Investigators assessed the risk of developing malignancies or serious infections with JAK inhibitors for RA treatment.
While the US Food and Drug Administration (FDA) has 2 Janus kinase (JAK) inhibitors currently approved for the treatment of rheumatoid arthritis (RA), the treatments’ safety profiles have been of interest since their approval due to their suspected risk of developing malignancies or serious infections.
In an effort to further assess these 2 risks with JAK inhibitor treatments, a team of investigators at the 2018 ACR/ARHP Annual Meeting, October 19-24, 2018, in Chicago, Illinois, presented a systematic review and meta-analysis of phase 2 and phase 3 clinical trials evaluating the risk of developing malignancies and/or serious infections in patients administered JAK inhibitors for RA treatment.
By utilizing 5 electronic databases, http://clinicaltrials.gov, the FDA, and European Medicines Agency, the team searched for the 2 suspected risks with JAK inhibitor treatment. To search for further citations not retrieved from other sources, the bibliography list of included studies was also screened. In addition, controlled trials evaluating the efficacy of a JAK inhibitor, such as tofacitinib baricitinib, filgonitinib, peficinitinib, ABT-494, or decenotinib, were included.
The number and type of malignancies and infections as well as the time point of occurrence when available included the primary outcome data. For all trials, the primary source of data was the reported publications. Studies were independently screened by 2 reviewers who extracted data and evaluated the studies for risks of bias.
Serious adverse events that were fatal, life threatening, or lead to hospitalization composed criteria for which serious infections were defined.
Among the 36 trials analyzed, data included follow-ups from the included trials from 15,602 patients and that ranged between 4 and 52 weeks with a median of 24 weeks. For most studies, the risk of attrition bias was judged as low.

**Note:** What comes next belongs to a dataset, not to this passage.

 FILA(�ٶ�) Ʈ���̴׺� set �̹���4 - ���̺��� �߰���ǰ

Upon looking at the results, the team observed that reported rates of malignancies and serious infections across studies ranged from 0% to 1.7% and 0% to 5.5%, respectively.

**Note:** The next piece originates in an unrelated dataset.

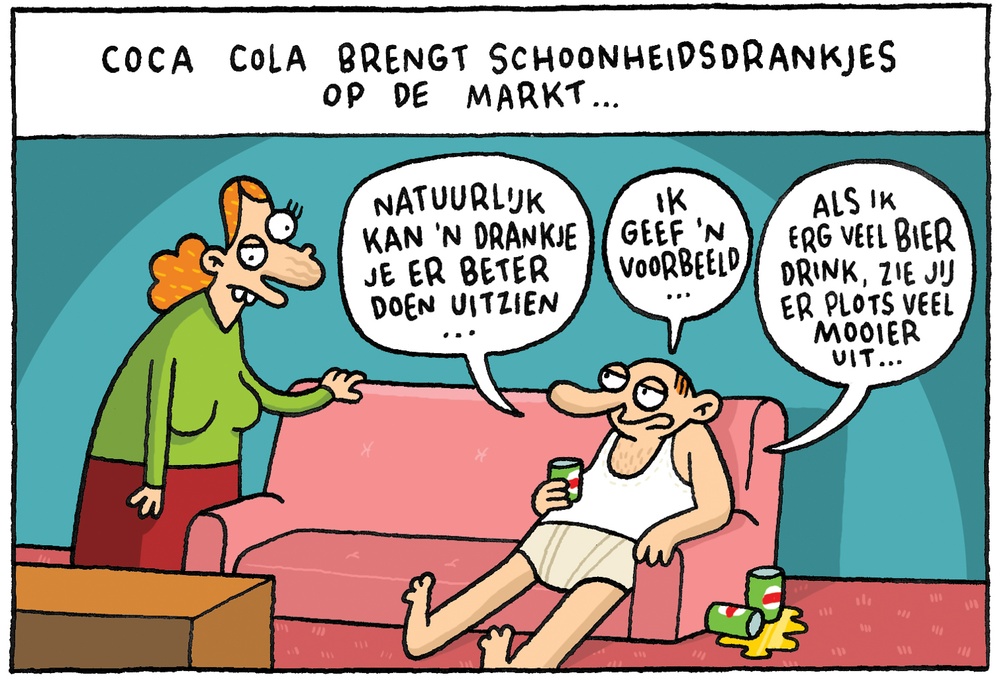 Schoonheidsdrankje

Lung cancer, melanoma, nonmelanoma skin cancer, basal cell and squamous cell carcinoma were the most commonly reported malignancies.
Higher rates of malignancies were experienced in patients administered the combination of JAK inhibitor plus methotrexate or JAK inhibitor monotherapy as compared with methotrexate between 12 and 24 weeks before the rescue treatment was implemented. However, statistical significance (odds ratio (OR) 1.92, 95% confidence interval (CI) 0.78 to 4.76 and 1.40, 95% CI 0.26 to 7.59, respectively) were not reached by the difference.
The JAK inhibitor groups also had similar rates to those observed in the control groups (OR 1.07, 95%CI, 0.68 to 1.67, and 0.95, 95%CI, 0.46 to 1.98, respectively) in regards to serious infections. However, in those patients administered higher doses of JAK inhibitors, a dose-response effect with higher rates of serious infections was observed.
While the rates of malignancy in the JAK inhibitors groups—compared to their controls— did not reach statistical significance in the currently available RCTs, the rates of malignancy in the JAK inhibitors groups were found to be higher. Between JAK inhibitor groups and their controls, the rates of serious infections were dose-dependent, but similar.
For future studies, the team noted that indirect comparisons of each JAK inhibitors should be made as this data would help evaluate the risk per type of malignancy or infection and assess whether the safety signals are drug dependent.